Sánchez no busca justicia electoral. Busca una rendija, una excusa o una tribuna desde donde convertir su derrota en conspiración.

Roberto Sánchez parece haber encontrado una forma muy particular de contar votos. Si lo favorecen, son expresión soberana del pueblo. Si lo superan, son materia sospechosa. Así, la democracia deja de ser un sistema de reglas y se convierte en una ruleta emocional donde solo vale el resultado que lo beneficia.
La escena inicial no debería olvidarse. Hubo celebración, hubo balconazo, hubo gesto de ganador antes de tiempo. No era prudencia republicana. Era hambre de proclamación. Pero cuando el conteo oficial siguió su curso y Keiko pasó adelante, el brindis se volvió denuncia y la sonrisa de ganador terminó convertida en pose de víctima.

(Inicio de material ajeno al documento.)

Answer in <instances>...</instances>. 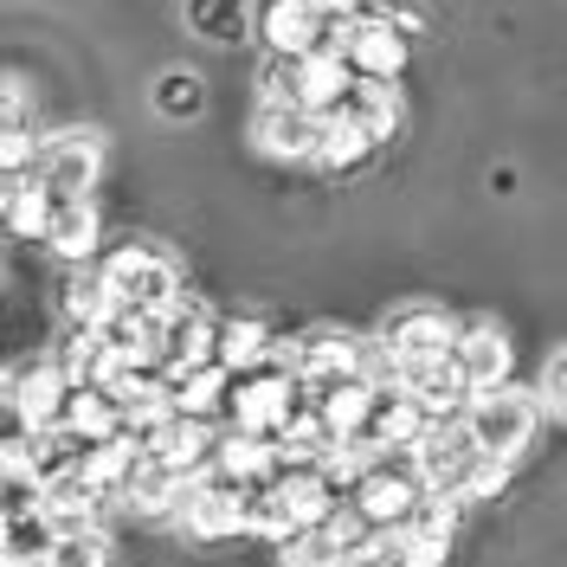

Desde entonces, Sánchez y Juntos por el Perú han ensayado casi todo. Nulidades de mesas en Lima, cuestionamientos a las tasas electorales, apelaciones ante el JNE, ataques al voto exterior, denuncias por supuesta ruptura de custodia, acción de amparo contra la votación en consulados, denuncia constitucional contra el canciller y pedido de nulidad de votos en 119 oficinas consulares. Un menú completo para no admitir lo elemental. Perdió por poco, pero perdió.
Y ese es el punto que su relato intenta esconder. La ley electoral no funciona por ansiedad política ni por volumen de micrófono. No basta envolver una derrota en palabras graves para convertirla en causa jurídica. Fraude no es una impresión. Nulidad no es una rabieta documentada. Impugnación no es licencia para dinamitar un proceso cuando las cifras dejan de sonreír.
Cada recurso ha ido revelando menos solidez legal y más desesperación política. Si una puerta no abre, se golpea otra. Si el JEE no concede, se escala al JNE. Si el sistema electoral resiste, se mira al Poder Judicial. Si la vía judicial no basta, se acude al Congreso. Y si las instituciones no obedecen, se amenaza con la calle y con desconocer al gobierno que resulte proclamado.
Eso no es fiscalización. Es presión por capas. Es intentar vestir de legalidad una operación política destinada a erosionar el resultado.
Sánchez tenía derecho a reclamar. A lo que no tiene derecho es a convertir cada revés procesal en prueba de complot. Tenía derecho a impugnar. A lo que no tiene derecho es a sembrar la idea de fraude sin mostrar el cuerpo del delito. Tenía derecho a perder. A lo que no tiene derecho es a arrastrar al país detrás de su incapacidad para aceptarlo.
Una democracia madura no se mide cuando el candidato gana. Se mide cuando pierde y obedece las reglas que juró respetar. Sánchez, en cambio, parece decidido a probar que para él la voluntad popular solo existe cuando lo aplaude.
Si tiene pruebas, que las ponga sobre la mesa. Si no las tiene, que deje de intoxicar el proceso. Porque quien no puede demostrar fraude, pero insiste en gritarlo, no está defendiendo votos. Está fabricando una mentira política para que su derrota parezca robo y su berrinche parezca causa nacional.
El fondo de todo esto es brutal. Sánchez no solo intenta desconocer una derrota. Intenta sembrar en los más desposeídos la idea de que también fueron despojados. Les dice, sin pruebas, que les robaron la voluntad para transformar pobreza en resentimiento, incertidumbre en furia y derrota electoral en combustible de calle. Es una irresponsabilidad feroz. Y si esa mentira prende, ya no la apagará quien la encendió.